Wow Laura - im so sorry for you. to get the news like that off anyone takes the mick but off someone else who has suffered with IF and knows you are too is just awful.

have you spoken to her at all yet?

i think you have a decision to make - can you give yourself a bit of time and distance to 'deal' and 'feel' but then leave it, put it to bed and continue in the family life as before?

if not then you will need to talk to her about it to air your thoughts - but i would be really careful about this and what you say to ensure you don't say something you will regret and make things worse for you both. 
you anger (justifiably) could be too strong to do this anytime soon.

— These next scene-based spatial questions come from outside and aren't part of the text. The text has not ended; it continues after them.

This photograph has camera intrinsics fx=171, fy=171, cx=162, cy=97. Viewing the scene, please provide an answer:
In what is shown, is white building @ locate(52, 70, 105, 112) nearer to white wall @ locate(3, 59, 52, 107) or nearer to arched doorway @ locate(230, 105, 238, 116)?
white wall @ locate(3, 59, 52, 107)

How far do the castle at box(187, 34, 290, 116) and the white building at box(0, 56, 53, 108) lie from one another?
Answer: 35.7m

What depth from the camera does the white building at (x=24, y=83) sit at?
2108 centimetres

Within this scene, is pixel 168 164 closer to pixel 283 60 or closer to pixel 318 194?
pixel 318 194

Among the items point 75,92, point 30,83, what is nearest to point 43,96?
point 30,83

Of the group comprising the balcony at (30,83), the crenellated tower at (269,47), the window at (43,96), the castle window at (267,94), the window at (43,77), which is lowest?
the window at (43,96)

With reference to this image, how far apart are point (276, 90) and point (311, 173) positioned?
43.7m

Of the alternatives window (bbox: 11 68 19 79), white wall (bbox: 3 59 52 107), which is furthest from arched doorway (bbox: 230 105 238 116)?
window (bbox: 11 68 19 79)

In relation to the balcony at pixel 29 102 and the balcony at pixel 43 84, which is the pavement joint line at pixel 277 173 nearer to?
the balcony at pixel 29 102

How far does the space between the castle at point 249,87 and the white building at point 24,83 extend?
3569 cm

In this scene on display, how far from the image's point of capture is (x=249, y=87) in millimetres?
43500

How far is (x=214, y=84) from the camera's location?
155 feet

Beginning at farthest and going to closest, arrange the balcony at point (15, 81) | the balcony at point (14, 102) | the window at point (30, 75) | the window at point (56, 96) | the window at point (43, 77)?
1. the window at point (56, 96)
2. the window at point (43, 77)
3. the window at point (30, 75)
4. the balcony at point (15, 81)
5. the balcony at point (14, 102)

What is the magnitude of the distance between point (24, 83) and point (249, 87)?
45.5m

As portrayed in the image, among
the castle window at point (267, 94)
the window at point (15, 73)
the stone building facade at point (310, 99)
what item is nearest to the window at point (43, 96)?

it really is horrible - my sister said something extremely hurtful to me last year and i was so furious with her i couldn't even speak to her for months other that things relating to seeing my niece. i did intend to speak to her about how much she hurt me once things had calmed down but by then she was actually going through some problems with her hubby and i never found a good time - i got over it and she has made it up to me (i think she took note of my absence from her life for the few months i stopped talking to her and realised she needed to make things up to me)

but i was fortunate in that there was no clicking clock for me - i cant even imagine how it must feel knowing you only have a few months to sort this out before the birth.

do you have much support from your parents? will they understand your hurt at whats been done?

i still cant believe she told you o mothers day - what a punch in the face!


----------



## Artypants (Jan 6, 2012)

WOW what unbelievably terrible timing, I would be extremely upset too, you do have to question what goes through some peoples brains sometimes. i would have some distance for a while as you would likely say something you may regret so take some time out from your relationship and then when you have had time to weigh up how you feel maybe let her know how insensitive her text was.

Big hug x


----------



## laura101 (Jun 24, 2014)

Thank-you so much for your replies. I like the idea of giving myself some distance to 'deal and feel'. (Great term!) I haven't talked with her and honestly I don't think I could be civil so I'm going to just leave it for the time being. I'd like to say something in the future - I just don't know what - I don't want to be branded the 'bitter infertile' who can't handle other people's pregnancies but then again I don't want to act as though they've done nothing wrong...and it's not the fact she's pregnant its very much the complete lack  of respect for our feelings...grrr!!!


----------



## Haydan (Oct 12, 2013)

yeh take your time hun and dont forget that you are completely justified in how you are feeling and reacting and if / when this does come out - dont let anyone tell you otherwise.


----------